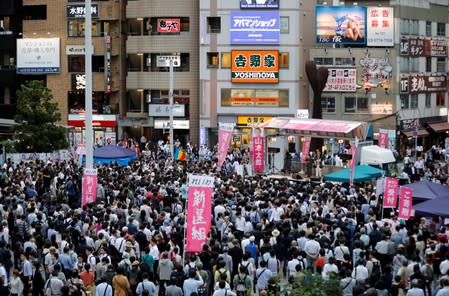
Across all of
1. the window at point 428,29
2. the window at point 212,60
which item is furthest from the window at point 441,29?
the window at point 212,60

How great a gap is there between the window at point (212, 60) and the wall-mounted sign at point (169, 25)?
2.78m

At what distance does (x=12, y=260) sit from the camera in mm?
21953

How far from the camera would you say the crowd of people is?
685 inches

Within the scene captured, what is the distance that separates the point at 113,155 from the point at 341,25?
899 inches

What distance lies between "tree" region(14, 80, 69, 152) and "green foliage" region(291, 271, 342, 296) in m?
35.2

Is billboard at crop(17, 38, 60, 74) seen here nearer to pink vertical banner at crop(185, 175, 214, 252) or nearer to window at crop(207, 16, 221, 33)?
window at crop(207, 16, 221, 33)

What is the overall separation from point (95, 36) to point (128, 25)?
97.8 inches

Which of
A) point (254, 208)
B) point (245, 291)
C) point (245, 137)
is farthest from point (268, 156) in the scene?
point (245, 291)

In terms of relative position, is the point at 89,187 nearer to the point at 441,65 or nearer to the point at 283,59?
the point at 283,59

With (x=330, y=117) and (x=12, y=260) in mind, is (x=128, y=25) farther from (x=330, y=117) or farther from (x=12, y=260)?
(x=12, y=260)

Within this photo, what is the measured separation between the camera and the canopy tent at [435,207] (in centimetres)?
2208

-------

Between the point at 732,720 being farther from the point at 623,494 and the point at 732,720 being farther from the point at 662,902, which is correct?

-------

- **Instruction**
Lay out as a two-column CSV with the headers "entry" and "answer", one row per entry, the entries that begin at the line containing "Is billboard at" and stop after the line containing "97.8 inches". Quote each field and replace any line breaks with spaces.

- **Written response**
entry,answer
"Is billboard at crop(17, 38, 60, 74) seen here nearer to pink vertical banner at crop(185, 175, 214, 252) or nearer to window at crop(207, 16, 221, 33)?","window at crop(207, 16, 221, 33)"
"What is the overall separation from point (95, 36) to point (128, 25)?","97.8 inches"